EXERCISE DIRECTIONS - Gather every line of the listing below that contains the word "this".

RECORD EXTRACTS -
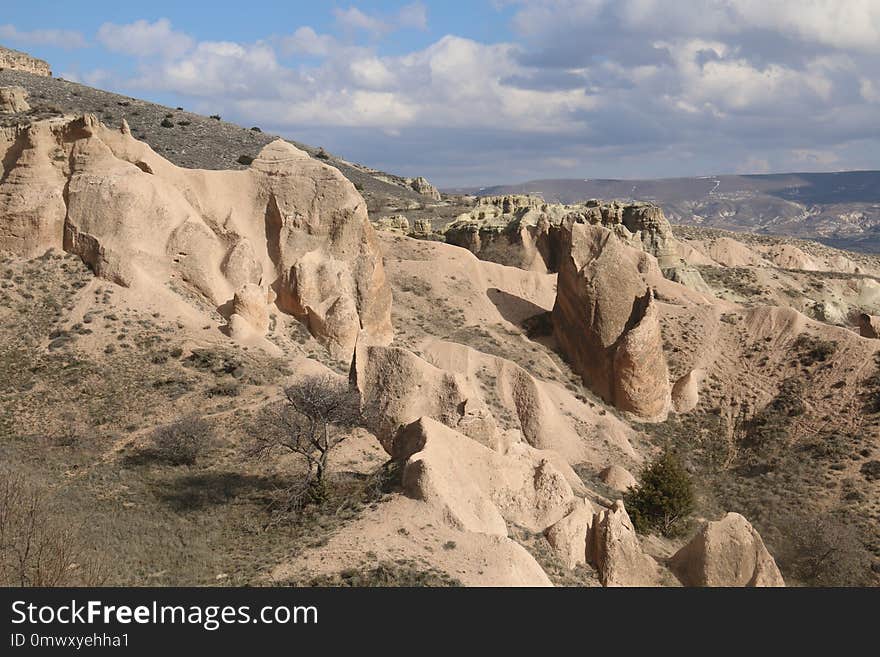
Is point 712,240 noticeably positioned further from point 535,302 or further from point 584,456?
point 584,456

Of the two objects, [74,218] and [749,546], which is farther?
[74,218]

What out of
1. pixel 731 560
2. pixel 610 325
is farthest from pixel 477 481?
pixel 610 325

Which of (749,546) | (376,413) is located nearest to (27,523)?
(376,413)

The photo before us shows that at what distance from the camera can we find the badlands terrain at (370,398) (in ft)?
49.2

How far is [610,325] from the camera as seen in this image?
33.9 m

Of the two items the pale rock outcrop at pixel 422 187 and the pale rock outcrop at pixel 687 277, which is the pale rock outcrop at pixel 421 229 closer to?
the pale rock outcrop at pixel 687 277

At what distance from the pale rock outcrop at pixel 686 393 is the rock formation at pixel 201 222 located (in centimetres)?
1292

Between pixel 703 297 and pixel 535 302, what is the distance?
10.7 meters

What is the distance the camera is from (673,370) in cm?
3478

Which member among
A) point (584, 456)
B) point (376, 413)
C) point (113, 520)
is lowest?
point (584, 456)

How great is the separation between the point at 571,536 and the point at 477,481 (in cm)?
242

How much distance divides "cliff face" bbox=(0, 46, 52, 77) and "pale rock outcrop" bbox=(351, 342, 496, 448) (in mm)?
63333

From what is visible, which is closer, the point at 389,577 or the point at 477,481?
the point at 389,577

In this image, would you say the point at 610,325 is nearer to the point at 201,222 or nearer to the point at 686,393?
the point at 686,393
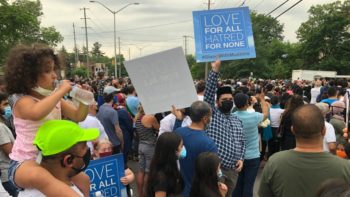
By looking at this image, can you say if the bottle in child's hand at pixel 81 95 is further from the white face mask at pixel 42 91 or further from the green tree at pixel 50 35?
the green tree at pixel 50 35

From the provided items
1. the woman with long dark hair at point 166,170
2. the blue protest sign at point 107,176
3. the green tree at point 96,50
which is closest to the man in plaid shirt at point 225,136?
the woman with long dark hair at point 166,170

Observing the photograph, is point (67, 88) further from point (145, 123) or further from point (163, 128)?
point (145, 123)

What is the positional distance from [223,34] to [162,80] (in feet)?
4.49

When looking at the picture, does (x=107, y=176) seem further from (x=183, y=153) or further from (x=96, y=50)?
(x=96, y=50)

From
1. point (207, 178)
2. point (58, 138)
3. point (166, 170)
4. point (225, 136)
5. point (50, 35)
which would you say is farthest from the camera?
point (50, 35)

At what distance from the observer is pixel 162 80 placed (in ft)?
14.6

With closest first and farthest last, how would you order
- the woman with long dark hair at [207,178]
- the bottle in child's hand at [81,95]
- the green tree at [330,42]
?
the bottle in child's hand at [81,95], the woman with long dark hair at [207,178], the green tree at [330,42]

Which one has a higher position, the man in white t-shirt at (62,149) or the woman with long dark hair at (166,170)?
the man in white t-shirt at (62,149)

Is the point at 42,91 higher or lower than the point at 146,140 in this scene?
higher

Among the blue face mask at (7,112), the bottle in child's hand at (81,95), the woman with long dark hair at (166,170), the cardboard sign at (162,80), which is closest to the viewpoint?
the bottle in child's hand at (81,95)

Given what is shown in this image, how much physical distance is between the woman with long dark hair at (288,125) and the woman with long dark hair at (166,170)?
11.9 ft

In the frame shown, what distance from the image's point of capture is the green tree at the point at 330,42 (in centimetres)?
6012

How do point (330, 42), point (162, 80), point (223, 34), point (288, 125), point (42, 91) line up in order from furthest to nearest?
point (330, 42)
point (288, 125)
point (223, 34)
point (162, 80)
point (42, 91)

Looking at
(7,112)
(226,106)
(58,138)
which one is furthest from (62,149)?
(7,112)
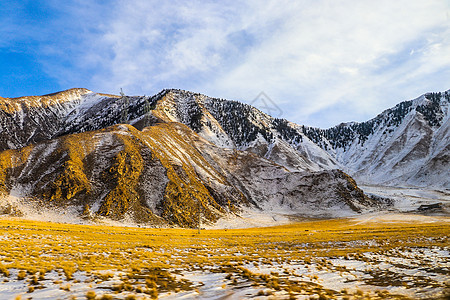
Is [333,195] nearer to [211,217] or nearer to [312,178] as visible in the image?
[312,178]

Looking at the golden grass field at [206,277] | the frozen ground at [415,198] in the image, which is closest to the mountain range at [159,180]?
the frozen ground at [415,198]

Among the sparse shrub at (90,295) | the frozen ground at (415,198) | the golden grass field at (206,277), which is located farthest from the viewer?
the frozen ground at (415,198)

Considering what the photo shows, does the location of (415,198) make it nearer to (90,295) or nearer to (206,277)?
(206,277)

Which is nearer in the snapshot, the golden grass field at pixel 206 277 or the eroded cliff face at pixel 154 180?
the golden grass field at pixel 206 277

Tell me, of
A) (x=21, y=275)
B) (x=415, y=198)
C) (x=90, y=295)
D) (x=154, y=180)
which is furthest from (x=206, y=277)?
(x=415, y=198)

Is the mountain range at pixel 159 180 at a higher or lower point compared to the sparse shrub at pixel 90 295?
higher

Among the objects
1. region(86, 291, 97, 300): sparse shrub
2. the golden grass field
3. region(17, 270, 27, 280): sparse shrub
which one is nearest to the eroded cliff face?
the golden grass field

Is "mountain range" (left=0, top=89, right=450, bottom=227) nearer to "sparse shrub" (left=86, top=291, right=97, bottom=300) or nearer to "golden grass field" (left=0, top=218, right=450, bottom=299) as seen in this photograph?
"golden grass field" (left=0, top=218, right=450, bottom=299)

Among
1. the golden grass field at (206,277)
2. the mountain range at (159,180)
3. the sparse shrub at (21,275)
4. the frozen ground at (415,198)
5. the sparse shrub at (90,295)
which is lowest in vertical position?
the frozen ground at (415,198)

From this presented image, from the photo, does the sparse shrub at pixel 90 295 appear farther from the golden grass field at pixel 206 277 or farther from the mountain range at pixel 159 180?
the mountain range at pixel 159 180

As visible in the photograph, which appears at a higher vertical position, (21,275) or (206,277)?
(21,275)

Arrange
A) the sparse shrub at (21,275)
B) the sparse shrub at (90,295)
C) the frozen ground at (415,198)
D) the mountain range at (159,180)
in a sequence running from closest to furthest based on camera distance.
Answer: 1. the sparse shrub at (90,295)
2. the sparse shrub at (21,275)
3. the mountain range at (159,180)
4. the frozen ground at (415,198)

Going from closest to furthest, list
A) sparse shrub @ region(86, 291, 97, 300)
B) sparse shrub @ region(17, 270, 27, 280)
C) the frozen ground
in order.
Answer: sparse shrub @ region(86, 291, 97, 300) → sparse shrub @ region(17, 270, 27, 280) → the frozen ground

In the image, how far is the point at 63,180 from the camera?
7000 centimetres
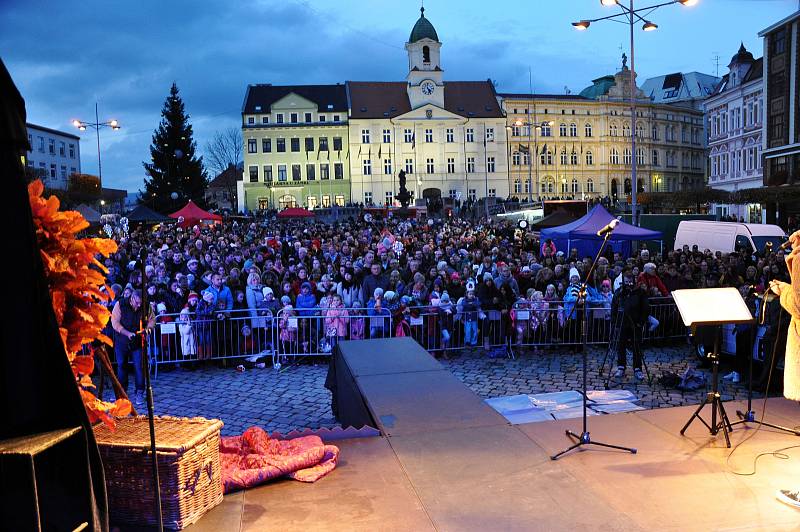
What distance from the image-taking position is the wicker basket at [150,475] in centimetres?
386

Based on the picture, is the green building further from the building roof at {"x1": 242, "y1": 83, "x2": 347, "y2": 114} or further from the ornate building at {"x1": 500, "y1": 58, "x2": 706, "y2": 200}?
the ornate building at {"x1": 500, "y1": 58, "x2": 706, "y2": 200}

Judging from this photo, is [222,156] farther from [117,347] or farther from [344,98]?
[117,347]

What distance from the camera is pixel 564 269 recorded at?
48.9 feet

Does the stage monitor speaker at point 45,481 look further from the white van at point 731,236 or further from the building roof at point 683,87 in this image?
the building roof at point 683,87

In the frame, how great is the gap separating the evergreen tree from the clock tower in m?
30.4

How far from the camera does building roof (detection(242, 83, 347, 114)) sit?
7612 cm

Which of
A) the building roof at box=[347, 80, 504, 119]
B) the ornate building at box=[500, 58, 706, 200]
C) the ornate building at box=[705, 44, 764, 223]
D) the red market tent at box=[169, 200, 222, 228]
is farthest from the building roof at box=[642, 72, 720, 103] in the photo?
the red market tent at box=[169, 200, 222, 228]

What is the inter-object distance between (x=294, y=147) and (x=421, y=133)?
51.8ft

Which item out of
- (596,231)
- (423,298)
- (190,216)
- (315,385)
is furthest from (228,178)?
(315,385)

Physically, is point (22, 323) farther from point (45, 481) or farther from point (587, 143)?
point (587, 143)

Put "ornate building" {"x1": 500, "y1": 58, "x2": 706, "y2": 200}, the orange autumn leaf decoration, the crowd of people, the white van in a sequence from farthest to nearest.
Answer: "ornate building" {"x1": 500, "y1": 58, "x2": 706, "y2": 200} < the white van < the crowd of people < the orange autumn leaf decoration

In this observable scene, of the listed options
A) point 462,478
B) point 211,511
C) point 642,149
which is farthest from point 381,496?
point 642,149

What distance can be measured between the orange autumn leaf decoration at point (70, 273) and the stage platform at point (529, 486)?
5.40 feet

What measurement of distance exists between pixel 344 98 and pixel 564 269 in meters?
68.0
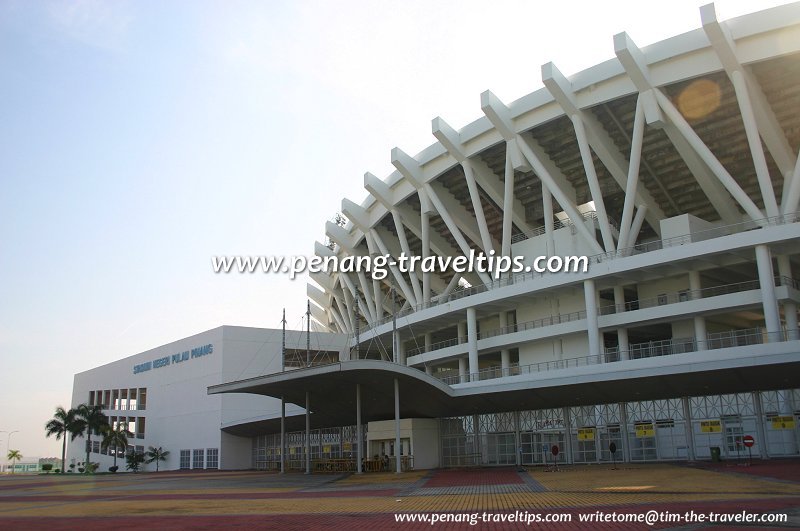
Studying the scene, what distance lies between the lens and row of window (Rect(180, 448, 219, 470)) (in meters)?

FULL OUTPUT -
How far is [610,325] from the camera as seen in this image?
In this image, would you say the point at 610,325 is nearer to the point at 201,222 or nearer to the point at 686,393?
By looking at this image, can you say if the bottle in child's hand at pixel 81 95 is further from the white face mask at pixel 42 91 or further from the green tree at pixel 50 35?
Is the point at 42,91 higher or lower than the point at 146,140 in this scene?
Given what is shown in this image, how much physical distance is between the woman with long dark hair at (288,125) and the woman with long dark hair at (166,170)?
Is "mountain range" (left=0, top=89, right=450, bottom=227) nearer to "sparse shrub" (left=86, top=291, right=97, bottom=300) or nearer to "golden grass field" (left=0, top=218, right=450, bottom=299) as seen in this photograph?
From this presented image, from the photo, does the sparse shrub at pixel 90 295 appear farther from the golden grass field at pixel 206 277 or farther from the mountain range at pixel 159 180?
Judging from this photo, is [222,156] farther from [117,347] or farther from [344,98]?
Does the stage monitor speaker at point 45,481 look further from the white van at point 731,236 or further from the building roof at point 683,87 in this image?
In this observable scene, of the listed options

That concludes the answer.